Whole regions of the country were devastated under Thatcher, never to recover. Industries were killed off rather than reformed.
She damaged her own party and made it unelectable. Like the Republican party in the US today, Thatcher ditched compassionate conservatism, where those in power believe its their duty to look after those less fortunate. Thatcher declared the end of society, and announced the new era of the individual. Community was a socialist construction, she argued. Self-promotion, get-rich-quick, greed-is-good, Dallas and shoulder pads were the new order. It's hard not to see the roots of the 2008 crash in the spirit of Thatcherism two decades earlier.
Voters rejected Thatcherism in a landslide in 1997.
But if the left is to stop another Thatcher, it also has to take responsibility for enabling her politics. It must never again become conservative and resistant to change. If you do not adjust as society changes (for surely there is such a thing as society), then change will be forced brutally upon you by a Thatcher, or a Douglas. We are reformers not advocates for yesterday.

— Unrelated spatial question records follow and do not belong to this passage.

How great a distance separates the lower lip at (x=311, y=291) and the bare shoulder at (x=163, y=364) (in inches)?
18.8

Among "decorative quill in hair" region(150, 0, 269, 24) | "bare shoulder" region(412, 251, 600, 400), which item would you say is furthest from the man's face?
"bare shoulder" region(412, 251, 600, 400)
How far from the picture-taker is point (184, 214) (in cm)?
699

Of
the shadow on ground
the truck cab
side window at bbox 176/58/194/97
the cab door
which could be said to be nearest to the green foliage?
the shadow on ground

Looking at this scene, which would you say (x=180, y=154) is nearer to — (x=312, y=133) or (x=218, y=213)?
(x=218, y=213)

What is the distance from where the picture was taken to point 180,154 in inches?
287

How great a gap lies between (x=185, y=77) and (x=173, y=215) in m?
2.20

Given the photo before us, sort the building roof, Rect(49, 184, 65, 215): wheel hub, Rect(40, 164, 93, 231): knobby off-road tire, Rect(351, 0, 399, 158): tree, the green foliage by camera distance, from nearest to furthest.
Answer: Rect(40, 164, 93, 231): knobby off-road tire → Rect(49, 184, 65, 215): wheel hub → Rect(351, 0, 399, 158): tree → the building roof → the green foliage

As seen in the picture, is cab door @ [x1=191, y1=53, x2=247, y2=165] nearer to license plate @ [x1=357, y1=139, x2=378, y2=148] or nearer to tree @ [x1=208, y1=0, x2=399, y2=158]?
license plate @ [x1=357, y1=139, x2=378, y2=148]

In a 1987 article that seems stunningly prescient and relevant today, Tony Blair noted:
“Her slogan in 1987 was ‘power to the people’; her Conference speech borrowed a phrase – ‘an irreversible shift in power in favour of working people’ – from Labour’s 1974 Manifesto. In other words, even Mrs Thatcher has had to pretend that she is extending opportunity and power.”
Opportunity and power for working people - these are the core values of the Labour movement. Thatcher never stood for them, but her success rested on her ability to persuade people she stood for them better than we did.
There is a nuance that many fail to grasp: The left’s job is not to mimic the right, nor is it to follow public opinion blindly; What the left has to understand is that our principles, our advocacy of opportunity and power for working people, are universally popular - and therefore if we are not popular it is only because we are not being true to our own principles.
So often the left confuses unpopularity with principle. That is the only way Thatcher could ever accomplish what she did.
When she left government, Thatcher became a "geopolitical consultant" for the tobacco company Philip Morris. That tells you everything about who she really represented, and how little she cared for people.
The Sun newspaper headline this week said it all; ‘Maggie dead in bed at Ritz.’